# Titanic Dataset

## Overview

This project will analyse the Titanic data set and try to find factors which increase the chance to survive the sinking of the ship. First, we start with an exploration of the data. In the following, we define a metric for the survival chance and present and discuss the results.

## Table of contents

* [Exploration](#Exploring-the-data)
* [Analysis](#Analysis:-Chance-to-survive)
* [Results](#Results)
* [Conclusion](#Conclusion)



## Exploring the data

First, the data is loaded and some basic information is printed to get an idea about the data set. Also took some insight from https://www.kaggle.com/c/titanic/data.

In [None]:
import numpy as np
import pandas as pd
#import csv

data = pd.read_csv("titanic-data.csv")

data.head()

In [None]:
data.describe()   

In [None]:
%matplotlib inline
import matplotlib.pyplot as plt
plt.hist(data["Fare"], bins=40)
plt.title("Histogram of passengers' fares")
plt.xlabel("Fare")
plt.ylabel("Number")
print()

In [None]:
# The "Age" column is not missing for some of the passengers. 
# We need to exclude those to print a histogram.
plt.hist(data["Age"][data["Age"].notnull()])
plt.title("Histogram of passengers' ages")
plt.xlabel("Age")
plt.ylabel("Number")
print()

To get an idea if the age of a passenger had some relation with his or her chance to survive, we add a new "AgeClass" column.

In [None]:
import math

def classify_age(age):
    if age and not math.isnan(age): 
        # Use integer division.
        return int(age) // 10
    else:
        return -1  # instead of NaN
    
data["AgeClass"] = data["Age"].apply(classify_age)

data.head()

## Analysis: Chance to survive 

In the following we will analyse the Titanic dataset to find factors which increased the chance to survive the tragedy and those which did not have an effect.
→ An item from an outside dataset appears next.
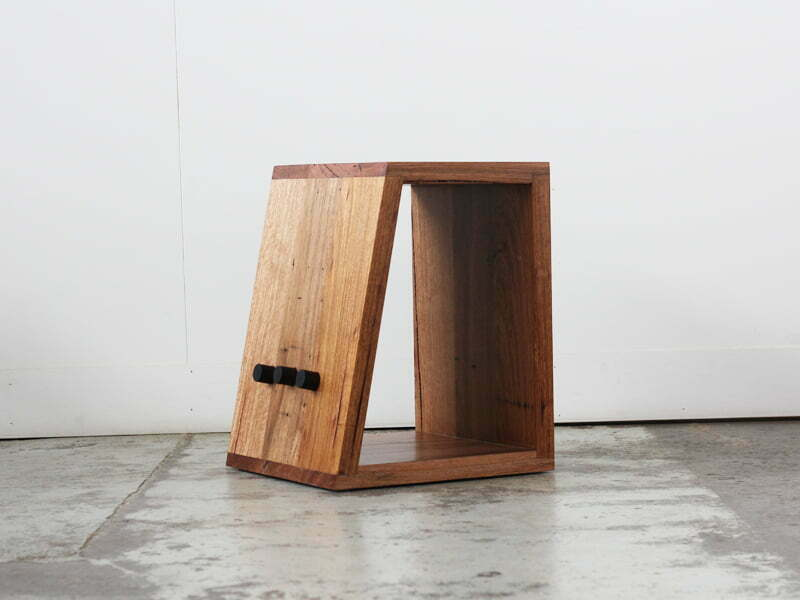 Recycled timber side table with detail to hold books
Therefore I define the "chance of survival" as the probability of survival, i.e. the share of survivors in the population or a subgroup thereof:

$$ P_{survive}(group) = \frac{\textrm{number of survivors in } group}{\textrm{total number of persons}}$$


In [None]:
population_size = len(data)
num_survived = len(data[data["Survived"] == 1])
p_survival = num_survived / population_size
print("{} of {} survived, this corresponds to a survival chance of {:.3}"
     .format(num_survived, population_size, p_survival))


In the titanic dataset, over the whole population the chance to survive is $P_{survive}(total)=0.384$.

Lets compare  how different factors influence this chance. First, we define a function that calculates the probability to survive over groups defined by a factor.

In [None]:
def compute_survival_probabilty(criterion):
    grouped = data.groupby(criterion)
    return grouped.sum()["Survived"] / grouped.size()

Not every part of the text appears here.